Als Ergebnis der Interviewauswertung können sechs Kategorien von Überzeugungen identifiziert werden: Offenheit und Ideenorientierung als geteilte Überzeugungen, wobei insbesondere Offenheit gleichermaßen als Voraussetzung und Ziel von kompositionspädagogischen Prozessen angesehen wird, während die Ideenorientierung quasi als „kompositionspädagogisches Gesetz“ (S. 72) und Ausdruck der Schüler*innenorientierung fungiert; weniger breit geteilte Überzeugungen verweisen auf die Kompositionspädagogik als Allheilmittel zum Umgang mit gesellschaftlichen Umwälzungen wie der Digitalisierung, zur Stärkung der Persönlichkeit der Schüler*innen und zur Aufhebung des Geniemythos. Eine weitere Kategorie bilden die Überzeugungen zu den richtigen Lernwegen, hier werden vor allem zwei Richtungen ersichtlich: vom Vertrauten hin zum Neuen und von der eng gestellten Aufgabe hin zur weit gefassten mit viel Spielraum für die Schüler*innen. Schließlich werden Überzeugungen zu Begabung und Talent, ästhetische Überzeugungen und Überzeugungen zum Verhältnis von Kunst und Pädagogik identifiziert.

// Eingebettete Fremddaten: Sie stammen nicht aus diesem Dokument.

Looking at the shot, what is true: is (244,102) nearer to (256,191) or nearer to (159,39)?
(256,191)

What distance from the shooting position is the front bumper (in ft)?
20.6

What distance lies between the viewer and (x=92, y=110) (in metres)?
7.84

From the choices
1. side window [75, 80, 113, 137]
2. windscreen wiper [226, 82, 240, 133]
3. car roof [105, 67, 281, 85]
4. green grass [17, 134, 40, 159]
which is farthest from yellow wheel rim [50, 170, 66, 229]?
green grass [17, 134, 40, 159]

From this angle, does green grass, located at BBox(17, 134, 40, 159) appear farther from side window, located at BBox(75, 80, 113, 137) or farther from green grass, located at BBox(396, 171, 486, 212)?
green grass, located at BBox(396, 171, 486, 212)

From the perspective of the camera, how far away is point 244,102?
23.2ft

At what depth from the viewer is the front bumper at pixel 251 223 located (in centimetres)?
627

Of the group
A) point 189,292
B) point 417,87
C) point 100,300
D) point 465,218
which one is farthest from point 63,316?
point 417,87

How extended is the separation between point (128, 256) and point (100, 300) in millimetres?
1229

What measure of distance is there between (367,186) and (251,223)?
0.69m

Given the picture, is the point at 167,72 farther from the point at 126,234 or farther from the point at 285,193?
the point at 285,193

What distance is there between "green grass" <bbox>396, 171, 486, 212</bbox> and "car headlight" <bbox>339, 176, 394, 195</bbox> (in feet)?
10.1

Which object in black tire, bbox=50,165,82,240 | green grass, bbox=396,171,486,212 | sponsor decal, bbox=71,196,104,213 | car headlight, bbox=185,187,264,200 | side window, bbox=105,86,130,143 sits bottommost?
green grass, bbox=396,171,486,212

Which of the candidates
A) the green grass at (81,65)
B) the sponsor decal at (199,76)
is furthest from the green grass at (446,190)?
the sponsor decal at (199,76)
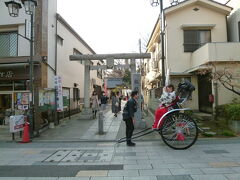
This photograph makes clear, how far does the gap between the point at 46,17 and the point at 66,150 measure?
8878mm

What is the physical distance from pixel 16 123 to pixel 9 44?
240 inches

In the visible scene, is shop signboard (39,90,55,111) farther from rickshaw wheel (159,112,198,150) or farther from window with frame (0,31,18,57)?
rickshaw wheel (159,112,198,150)

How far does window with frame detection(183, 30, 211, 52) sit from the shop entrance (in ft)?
37.4

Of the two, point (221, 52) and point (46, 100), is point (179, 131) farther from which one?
point (46, 100)

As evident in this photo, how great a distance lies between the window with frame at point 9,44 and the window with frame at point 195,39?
10534 millimetres

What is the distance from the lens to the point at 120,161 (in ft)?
21.9

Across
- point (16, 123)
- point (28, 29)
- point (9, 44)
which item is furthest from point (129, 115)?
point (9, 44)

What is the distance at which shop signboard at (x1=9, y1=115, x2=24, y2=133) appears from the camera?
9945mm

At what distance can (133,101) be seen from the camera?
8672mm

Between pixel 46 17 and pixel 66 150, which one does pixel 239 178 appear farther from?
pixel 46 17

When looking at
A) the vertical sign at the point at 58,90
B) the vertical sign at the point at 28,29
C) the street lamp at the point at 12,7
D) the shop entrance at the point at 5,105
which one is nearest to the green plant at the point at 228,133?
the vertical sign at the point at 58,90

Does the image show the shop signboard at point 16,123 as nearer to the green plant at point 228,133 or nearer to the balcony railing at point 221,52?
the green plant at point 228,133

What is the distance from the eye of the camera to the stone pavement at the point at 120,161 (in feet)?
17.8

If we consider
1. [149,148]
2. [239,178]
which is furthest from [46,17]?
[239,178]
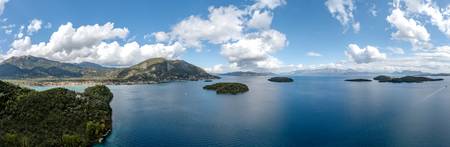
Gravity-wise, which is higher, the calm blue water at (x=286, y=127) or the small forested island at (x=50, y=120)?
the small forested island at (x=50, y=120)

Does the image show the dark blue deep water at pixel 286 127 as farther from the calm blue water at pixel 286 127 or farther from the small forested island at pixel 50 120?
the small forested island at pixel 50 120

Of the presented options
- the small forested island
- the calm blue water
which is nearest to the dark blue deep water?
the calm blue water

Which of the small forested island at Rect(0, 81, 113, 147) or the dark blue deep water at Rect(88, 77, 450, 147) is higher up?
the small forested island at Rect(0, 81, 113, 147)

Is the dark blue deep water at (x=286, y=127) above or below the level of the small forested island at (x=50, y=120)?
below

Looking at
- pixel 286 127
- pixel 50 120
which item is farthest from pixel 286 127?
pixel 50 120

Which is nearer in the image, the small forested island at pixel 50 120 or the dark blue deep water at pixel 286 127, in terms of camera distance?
the small forested island at pixel 50 120

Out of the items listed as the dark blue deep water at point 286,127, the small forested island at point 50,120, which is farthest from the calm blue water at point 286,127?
the small forested island at point 50,120

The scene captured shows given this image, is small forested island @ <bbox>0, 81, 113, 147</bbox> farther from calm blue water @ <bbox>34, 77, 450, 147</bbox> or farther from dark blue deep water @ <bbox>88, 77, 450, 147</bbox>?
calm blue water @ <bbox>34, 77, 450, 147</bbox>

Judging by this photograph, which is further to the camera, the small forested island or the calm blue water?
the calm blue water

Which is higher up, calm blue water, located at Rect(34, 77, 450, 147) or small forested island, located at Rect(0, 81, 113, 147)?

Anhand von 23 Beispielen aus den Transkripten und unter Rückgriff auf die Projektskizzen werden schließlich die Zusammenhänge zwischen Überzeugungen und pädagogischen Handlungen ausführlich entwickelt. Hier werden die verschiedenen Strategien im Umgang mit Dissonanzerleben deutlich: Weber nennt sie a) Ausbalancieren (etwa zwischen eigener ästhetischer Position und dem Ergebnis der Schüler*innen), b) Wegerklären mit Hilfe von „Sündenböcken“ (S. 155), wie Einmischungen von außen, c) Akzeptieren der Dissonanzen und d) (vorübergehendes) Resignieren.

Als zentrales Spannungsfeld identifiziert Weber das Verhältnis zwischen Kunst und Pädagogik auch im Selbst- und Rollenverständnis der Komponist*innen. Hier entsteht typischerweise Dissonanzerleben, es gibt aber auch gegenseitige Verstärkungseffekte, die zu einer Tabuisierung der Einmischung in die Kompositionsprozesse oder die Stücke der Schüler*innen führen. Das Tabu der Einmischung wird vor dem Hintergrund des Kreativitätsdispositiv-Diskurses abschließend ausführlich diskutiert und hinsichtlich möglicher Risiken ausdifferenziert, indem die Gefahr intransparenter und unbewusster Steuerungsprozesse, die an die Stelle vermeintlicher Zurückhaltung seitens der Lehrperson treten, thematisiert wird. Weber formuliert davon ausgehend weiteren Forschungsbedarf bezüglich der Lehrer*innenbildung und der Musikpädagogik allgemein, nimmt jedoch dabei auf neuere Diskurse zur community music oder zu artistic citizenship, deren Anschlussfähigkeit in diesem Zusammenhang geprüft werden könnte, nicht explizit Bezug. Hier könnten künftige Forschungsprojekte anknüpfen und das Selbst- und Rollenverständnis sowie weitere handlungsleitende Faktoren in anderen als Unterrichtskontexten beleuchten.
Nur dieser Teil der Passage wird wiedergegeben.